### [STUDY MATERIAL]
------

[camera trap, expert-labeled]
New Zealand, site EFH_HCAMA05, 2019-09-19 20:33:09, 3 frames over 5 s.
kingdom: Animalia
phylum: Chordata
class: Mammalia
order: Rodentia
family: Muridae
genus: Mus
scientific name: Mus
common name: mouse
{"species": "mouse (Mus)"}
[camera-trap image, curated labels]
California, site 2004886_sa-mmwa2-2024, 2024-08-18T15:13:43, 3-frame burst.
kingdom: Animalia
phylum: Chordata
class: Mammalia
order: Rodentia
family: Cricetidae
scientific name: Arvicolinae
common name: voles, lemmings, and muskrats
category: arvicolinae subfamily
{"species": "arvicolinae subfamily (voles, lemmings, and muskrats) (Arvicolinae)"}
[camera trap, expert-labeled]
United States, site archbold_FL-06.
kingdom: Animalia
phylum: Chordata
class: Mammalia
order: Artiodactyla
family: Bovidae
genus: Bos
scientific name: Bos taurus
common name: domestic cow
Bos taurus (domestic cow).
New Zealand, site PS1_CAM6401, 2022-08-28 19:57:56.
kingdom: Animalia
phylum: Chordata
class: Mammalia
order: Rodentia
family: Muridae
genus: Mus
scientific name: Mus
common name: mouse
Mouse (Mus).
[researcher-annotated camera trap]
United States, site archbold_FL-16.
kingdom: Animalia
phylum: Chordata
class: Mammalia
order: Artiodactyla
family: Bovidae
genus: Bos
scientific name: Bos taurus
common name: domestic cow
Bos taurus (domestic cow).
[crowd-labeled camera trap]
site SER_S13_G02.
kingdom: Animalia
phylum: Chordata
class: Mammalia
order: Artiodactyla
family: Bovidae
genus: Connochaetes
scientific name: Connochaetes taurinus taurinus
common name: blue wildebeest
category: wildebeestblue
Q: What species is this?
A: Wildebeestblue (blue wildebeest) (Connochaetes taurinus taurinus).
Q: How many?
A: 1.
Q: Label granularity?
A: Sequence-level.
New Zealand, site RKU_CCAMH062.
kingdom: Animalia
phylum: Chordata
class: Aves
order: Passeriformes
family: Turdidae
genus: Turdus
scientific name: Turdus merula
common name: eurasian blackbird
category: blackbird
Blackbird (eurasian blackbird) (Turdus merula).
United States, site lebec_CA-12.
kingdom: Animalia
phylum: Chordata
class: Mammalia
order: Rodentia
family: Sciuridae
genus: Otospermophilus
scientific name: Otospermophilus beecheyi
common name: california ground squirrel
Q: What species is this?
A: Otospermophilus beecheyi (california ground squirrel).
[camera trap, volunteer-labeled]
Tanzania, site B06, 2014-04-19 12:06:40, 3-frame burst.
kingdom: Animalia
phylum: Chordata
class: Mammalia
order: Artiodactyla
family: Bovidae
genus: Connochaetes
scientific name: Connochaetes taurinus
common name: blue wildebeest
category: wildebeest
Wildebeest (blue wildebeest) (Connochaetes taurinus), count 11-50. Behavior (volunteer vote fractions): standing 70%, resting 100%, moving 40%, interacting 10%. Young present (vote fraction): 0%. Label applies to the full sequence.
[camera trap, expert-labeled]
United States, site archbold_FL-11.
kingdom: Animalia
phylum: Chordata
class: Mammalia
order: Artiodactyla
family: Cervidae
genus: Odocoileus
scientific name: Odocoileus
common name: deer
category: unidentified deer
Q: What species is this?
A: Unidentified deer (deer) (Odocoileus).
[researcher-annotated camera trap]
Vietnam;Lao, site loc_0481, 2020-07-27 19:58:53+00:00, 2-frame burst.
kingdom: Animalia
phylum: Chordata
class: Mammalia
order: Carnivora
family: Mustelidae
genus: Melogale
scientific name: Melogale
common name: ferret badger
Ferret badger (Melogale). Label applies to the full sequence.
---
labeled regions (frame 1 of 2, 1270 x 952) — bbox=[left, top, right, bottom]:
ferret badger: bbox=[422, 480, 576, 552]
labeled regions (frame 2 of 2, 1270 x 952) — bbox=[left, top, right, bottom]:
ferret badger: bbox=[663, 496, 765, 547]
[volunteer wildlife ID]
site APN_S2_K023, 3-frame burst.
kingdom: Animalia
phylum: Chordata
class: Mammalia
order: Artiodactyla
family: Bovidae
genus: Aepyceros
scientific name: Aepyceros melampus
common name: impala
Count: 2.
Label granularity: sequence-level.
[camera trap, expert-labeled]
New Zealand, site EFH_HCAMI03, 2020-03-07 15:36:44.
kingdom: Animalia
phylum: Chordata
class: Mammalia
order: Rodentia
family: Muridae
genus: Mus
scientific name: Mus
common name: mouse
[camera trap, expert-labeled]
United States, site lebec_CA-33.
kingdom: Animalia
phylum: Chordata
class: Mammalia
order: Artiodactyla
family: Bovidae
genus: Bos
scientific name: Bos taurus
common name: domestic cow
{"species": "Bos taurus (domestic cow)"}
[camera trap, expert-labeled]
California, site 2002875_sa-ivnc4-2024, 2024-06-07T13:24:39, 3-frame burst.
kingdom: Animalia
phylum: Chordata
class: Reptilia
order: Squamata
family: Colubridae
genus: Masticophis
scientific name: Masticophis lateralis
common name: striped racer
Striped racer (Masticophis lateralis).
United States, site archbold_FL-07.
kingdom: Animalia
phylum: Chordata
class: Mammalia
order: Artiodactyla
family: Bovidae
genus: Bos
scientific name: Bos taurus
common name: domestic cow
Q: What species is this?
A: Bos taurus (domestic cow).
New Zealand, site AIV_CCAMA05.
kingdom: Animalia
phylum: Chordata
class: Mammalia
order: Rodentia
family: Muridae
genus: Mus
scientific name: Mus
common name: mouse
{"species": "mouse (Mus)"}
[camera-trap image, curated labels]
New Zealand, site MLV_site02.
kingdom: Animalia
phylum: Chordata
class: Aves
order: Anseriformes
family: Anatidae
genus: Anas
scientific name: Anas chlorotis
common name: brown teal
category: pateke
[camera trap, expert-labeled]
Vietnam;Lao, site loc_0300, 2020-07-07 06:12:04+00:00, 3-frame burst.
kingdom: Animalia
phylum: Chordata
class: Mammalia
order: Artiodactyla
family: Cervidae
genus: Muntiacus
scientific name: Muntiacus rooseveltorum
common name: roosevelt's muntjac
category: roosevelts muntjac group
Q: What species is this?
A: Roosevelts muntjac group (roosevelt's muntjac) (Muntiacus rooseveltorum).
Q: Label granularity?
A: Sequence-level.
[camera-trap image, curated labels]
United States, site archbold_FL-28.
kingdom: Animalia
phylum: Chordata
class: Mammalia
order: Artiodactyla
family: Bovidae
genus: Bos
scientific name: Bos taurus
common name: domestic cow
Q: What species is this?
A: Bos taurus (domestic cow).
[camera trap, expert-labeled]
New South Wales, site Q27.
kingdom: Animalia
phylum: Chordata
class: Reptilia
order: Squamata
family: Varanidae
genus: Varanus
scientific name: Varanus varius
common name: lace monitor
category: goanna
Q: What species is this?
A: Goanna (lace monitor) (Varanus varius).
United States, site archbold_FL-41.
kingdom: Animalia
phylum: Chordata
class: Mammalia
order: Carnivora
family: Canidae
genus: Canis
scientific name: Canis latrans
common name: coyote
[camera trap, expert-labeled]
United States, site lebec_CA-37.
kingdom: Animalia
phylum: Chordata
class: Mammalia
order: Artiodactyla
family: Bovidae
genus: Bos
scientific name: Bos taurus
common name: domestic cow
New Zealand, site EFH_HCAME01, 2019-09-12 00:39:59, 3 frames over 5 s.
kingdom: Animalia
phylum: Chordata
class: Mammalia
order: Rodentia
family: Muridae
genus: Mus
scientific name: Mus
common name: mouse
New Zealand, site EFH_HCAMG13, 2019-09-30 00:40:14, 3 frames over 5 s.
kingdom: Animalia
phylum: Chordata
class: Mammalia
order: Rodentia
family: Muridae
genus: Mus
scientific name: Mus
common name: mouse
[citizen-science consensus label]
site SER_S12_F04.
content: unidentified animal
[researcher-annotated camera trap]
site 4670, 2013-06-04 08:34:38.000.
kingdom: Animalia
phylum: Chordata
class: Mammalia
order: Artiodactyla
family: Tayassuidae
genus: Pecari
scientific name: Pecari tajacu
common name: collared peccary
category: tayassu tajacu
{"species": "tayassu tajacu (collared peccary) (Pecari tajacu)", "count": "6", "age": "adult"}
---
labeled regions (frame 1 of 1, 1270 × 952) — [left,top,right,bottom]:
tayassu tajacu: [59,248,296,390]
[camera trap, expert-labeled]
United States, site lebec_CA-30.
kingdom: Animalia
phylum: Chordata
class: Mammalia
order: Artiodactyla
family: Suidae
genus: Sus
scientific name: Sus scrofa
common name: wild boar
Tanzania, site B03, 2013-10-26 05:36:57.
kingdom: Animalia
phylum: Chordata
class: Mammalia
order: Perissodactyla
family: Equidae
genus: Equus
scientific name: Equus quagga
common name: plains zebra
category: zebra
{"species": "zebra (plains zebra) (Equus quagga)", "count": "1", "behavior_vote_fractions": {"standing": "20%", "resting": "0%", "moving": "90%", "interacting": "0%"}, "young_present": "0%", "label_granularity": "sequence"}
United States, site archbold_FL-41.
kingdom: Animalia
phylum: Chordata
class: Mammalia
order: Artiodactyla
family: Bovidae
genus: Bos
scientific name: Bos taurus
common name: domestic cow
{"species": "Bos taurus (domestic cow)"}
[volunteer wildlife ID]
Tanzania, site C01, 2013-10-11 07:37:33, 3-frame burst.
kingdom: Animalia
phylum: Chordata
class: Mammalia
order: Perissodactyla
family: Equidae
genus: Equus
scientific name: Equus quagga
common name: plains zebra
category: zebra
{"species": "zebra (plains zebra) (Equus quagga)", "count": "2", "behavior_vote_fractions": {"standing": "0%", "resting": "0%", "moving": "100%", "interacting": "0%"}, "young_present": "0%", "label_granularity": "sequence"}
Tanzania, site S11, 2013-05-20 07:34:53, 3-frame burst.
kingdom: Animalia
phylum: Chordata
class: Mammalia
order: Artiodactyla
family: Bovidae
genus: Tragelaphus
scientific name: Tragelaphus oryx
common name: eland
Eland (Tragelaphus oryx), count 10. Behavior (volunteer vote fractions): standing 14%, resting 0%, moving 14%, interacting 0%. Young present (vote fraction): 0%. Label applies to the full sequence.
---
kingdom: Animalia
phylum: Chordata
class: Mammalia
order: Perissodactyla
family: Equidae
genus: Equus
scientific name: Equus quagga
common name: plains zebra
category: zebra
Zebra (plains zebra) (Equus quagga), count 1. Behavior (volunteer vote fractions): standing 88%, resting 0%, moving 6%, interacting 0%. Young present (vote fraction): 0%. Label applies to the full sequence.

------

### [EXERCISE BRIEF]
Please transcribe the records exactly from their first line through the line holding "2024-08-18T15:13:43, 3-frame burst.", and leave out all others.

### [ANSWER SECTION]
[camera trap, expert-labeled]
New Zealand, site EFH_HCAMA05, 2019-09-19 20:33:09, 3 frames over 5 s.
kingdom: Animalia
phylum: Chordata
class: Mammalia
order: Rodentia
family: Muridae
genus: Mus
scientific name: Mus
common name: mouse
{"species": "mouse (Mus)"}
[camera-trap image, curated labels]
California, site 2004886_sa-mmwa2-2024, 2024-08-18T15:13:43, 3-frame burst.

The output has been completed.